- _TASK OBJECTIVE_: Write out only the lines from the line that holds "Which sits farther" to the end of the listing below, inclusive, with the pictures omitted.

Start of RECORDS FOR THE EXERCISE

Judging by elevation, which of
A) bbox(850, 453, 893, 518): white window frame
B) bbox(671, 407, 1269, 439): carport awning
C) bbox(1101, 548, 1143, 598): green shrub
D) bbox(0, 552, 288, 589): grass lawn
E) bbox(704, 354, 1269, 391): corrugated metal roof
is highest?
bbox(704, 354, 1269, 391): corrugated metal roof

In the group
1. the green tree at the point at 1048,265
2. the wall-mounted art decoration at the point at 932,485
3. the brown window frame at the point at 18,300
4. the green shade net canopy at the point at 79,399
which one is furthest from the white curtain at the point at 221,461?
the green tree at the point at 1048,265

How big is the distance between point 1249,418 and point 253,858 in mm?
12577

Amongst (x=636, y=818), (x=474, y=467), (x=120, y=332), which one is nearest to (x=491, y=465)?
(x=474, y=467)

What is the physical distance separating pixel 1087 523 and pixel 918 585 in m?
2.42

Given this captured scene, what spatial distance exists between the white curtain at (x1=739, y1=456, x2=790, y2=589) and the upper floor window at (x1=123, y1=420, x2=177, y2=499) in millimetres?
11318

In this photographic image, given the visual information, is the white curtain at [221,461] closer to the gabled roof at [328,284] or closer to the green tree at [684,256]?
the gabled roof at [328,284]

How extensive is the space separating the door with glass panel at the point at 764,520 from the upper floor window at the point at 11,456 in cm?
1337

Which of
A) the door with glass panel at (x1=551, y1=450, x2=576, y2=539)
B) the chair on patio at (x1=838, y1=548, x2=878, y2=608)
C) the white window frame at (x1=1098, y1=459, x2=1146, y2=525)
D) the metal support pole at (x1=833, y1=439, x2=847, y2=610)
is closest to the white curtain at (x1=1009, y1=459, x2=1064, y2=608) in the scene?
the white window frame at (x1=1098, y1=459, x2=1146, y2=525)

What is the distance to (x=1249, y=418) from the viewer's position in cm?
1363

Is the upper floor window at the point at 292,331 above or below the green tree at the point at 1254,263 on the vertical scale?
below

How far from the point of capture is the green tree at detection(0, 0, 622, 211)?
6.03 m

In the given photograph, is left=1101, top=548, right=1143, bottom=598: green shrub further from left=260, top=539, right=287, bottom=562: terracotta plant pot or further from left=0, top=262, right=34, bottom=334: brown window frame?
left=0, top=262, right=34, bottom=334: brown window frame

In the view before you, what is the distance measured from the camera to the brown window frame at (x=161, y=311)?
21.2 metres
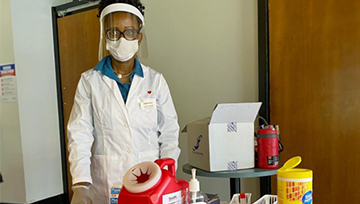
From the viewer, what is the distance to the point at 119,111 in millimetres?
1289

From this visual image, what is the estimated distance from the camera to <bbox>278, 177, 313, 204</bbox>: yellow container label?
29.1 inches

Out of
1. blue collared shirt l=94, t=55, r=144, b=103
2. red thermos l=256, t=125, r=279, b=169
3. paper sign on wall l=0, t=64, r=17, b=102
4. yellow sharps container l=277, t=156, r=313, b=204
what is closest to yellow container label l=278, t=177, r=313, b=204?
yellow sharps container l=277, t=156, r=313, b=204

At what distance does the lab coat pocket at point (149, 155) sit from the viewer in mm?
1314

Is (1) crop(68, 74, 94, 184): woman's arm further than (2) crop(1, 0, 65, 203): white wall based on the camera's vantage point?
No

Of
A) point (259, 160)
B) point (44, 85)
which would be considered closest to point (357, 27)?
point (259, 160)

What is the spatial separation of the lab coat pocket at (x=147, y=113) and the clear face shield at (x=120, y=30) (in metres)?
0.22

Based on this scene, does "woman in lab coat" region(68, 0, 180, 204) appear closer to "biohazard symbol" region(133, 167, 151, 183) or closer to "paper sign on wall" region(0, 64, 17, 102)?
"biohazard symbol" region(133, 167, 151, 183)

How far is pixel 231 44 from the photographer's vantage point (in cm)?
196

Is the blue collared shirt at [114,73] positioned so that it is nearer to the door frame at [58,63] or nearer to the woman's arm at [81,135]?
the woman's arm at [81,135]

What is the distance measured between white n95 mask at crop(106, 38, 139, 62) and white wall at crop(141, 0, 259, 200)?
2.68 ft

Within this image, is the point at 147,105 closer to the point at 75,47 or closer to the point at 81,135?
the point at 81,135

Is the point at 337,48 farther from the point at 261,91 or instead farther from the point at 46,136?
the point at 46,136

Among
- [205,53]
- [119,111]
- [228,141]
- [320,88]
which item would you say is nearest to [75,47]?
[205,53]

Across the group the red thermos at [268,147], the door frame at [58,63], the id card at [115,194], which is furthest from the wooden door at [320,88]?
the door frame at [58,63]
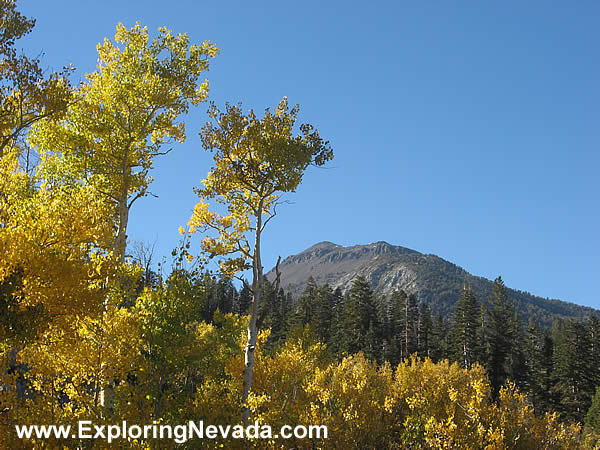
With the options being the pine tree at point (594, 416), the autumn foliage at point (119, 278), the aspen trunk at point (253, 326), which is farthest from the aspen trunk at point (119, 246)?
the pine tree at point (594, 416)

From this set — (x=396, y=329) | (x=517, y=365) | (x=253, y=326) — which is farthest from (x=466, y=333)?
(x=253, y=326)

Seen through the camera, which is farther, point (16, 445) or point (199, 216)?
point (199, 216)

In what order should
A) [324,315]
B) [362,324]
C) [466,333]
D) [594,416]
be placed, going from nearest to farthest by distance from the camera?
[594,416]
[466,333]
[362,324]
[324,315]

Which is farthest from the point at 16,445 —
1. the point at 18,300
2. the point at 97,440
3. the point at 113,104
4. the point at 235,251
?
the point at 113,104

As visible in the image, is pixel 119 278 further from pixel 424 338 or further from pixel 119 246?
pixel 424 338

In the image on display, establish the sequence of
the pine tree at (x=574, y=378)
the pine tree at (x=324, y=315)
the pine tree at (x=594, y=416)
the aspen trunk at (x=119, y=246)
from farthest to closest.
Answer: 1. the pine tree at (x=324, y=315)
2. the pine tree at (x=574, y=378)
3. the pine tree at (x=594, y=416)
4. the aspen trunk at (x=119, y=246)

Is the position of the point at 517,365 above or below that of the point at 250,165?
below

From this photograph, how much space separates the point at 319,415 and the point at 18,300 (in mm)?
7744

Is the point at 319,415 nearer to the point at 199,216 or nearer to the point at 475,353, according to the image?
the point at 199,216

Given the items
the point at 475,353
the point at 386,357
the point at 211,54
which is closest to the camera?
the point at 211,54

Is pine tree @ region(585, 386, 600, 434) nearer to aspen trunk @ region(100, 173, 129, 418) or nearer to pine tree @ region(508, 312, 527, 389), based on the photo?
pine tree @ region(508, 312, 527, 389)

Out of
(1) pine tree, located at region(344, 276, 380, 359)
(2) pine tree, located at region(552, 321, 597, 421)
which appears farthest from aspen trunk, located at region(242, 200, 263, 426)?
(2) pine tree, located at region(552, 321, 597, 421)

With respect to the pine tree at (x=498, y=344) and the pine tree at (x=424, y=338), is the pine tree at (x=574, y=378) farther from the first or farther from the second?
the pine tree at (x=424, y=338)

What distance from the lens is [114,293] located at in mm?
12664
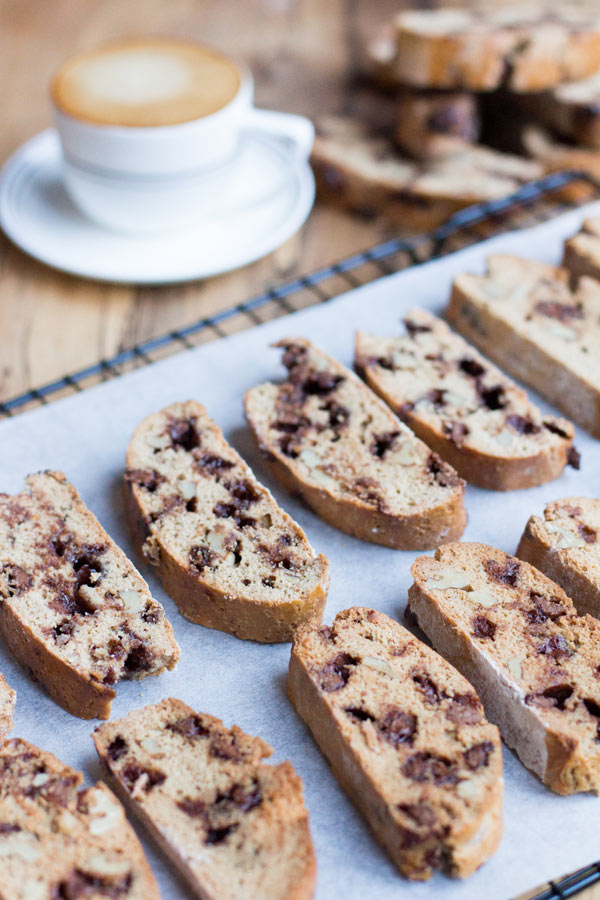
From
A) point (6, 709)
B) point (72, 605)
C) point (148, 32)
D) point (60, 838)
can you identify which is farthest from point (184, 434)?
point (148, 32)

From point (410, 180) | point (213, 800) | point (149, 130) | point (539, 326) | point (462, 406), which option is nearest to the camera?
point (213, 800)

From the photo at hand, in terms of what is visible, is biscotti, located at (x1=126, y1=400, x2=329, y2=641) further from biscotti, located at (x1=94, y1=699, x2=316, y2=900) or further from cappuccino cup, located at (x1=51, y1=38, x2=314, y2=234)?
cappuccino cup, located at (x1=51, y1=38, x2=314, y2=234)

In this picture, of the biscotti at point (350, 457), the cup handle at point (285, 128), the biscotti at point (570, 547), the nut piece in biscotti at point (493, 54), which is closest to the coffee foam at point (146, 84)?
the cup handle at point (285, 128)

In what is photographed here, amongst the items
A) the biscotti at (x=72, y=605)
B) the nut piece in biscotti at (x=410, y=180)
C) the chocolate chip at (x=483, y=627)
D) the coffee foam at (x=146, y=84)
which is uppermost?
the coffee foam at (x=146, y=84)

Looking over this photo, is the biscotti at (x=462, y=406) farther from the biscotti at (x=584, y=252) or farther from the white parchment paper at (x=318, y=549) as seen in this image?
the biscotti at (x=584, y=252)

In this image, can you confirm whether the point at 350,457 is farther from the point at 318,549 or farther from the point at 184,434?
the point at 184,434

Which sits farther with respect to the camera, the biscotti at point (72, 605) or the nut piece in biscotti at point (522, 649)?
the biscotti at point (72, 605)

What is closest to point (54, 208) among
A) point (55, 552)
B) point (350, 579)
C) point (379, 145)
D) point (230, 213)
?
point (230, 213)

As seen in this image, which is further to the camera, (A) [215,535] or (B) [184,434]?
(B) [184,434]
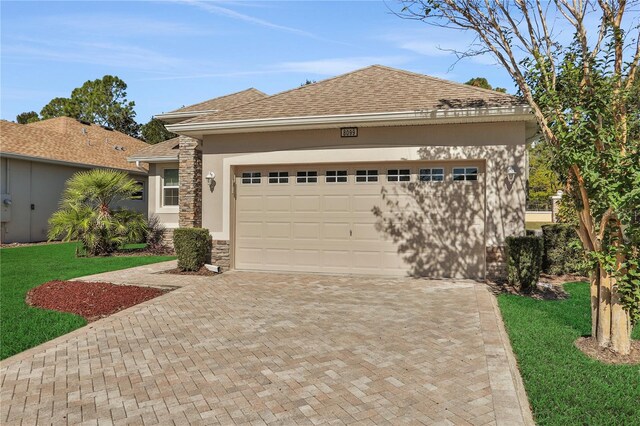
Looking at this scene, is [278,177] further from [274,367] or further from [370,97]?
[274,367]

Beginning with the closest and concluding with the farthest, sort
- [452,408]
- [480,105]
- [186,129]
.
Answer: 1. [452,408]
2. [480,105]
3. [186,129]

End of RECORDS FOR THE EXERCISE

- _EXERCISE ANSWER_:
Which sits farther with respect to the camera, the biscotti at point (72, 605) or the nut piece in biscotti at point (522, 649)?
the biscotti at point (72, 605)

What is closest to point (54, 208) among
A) point (55, 552)
B) point (350, 579)
C) point (379, 145)
D) point (230, 213)
?
point (230, 213)

As seen in this image, which is further to the camera, (A) [215,535] or (B) [184,434]?
(B) [184,434]
Looking at this scene, is [278,177] further from [274,367] or further from [370,97]?
[274,367]

Beginning with the closest and concluding with the farthest, sort
- [452,408]
- [480,105]
- [186,129]
.
Answer: 1. [452,408]
2. [480,105]
3. [186,129]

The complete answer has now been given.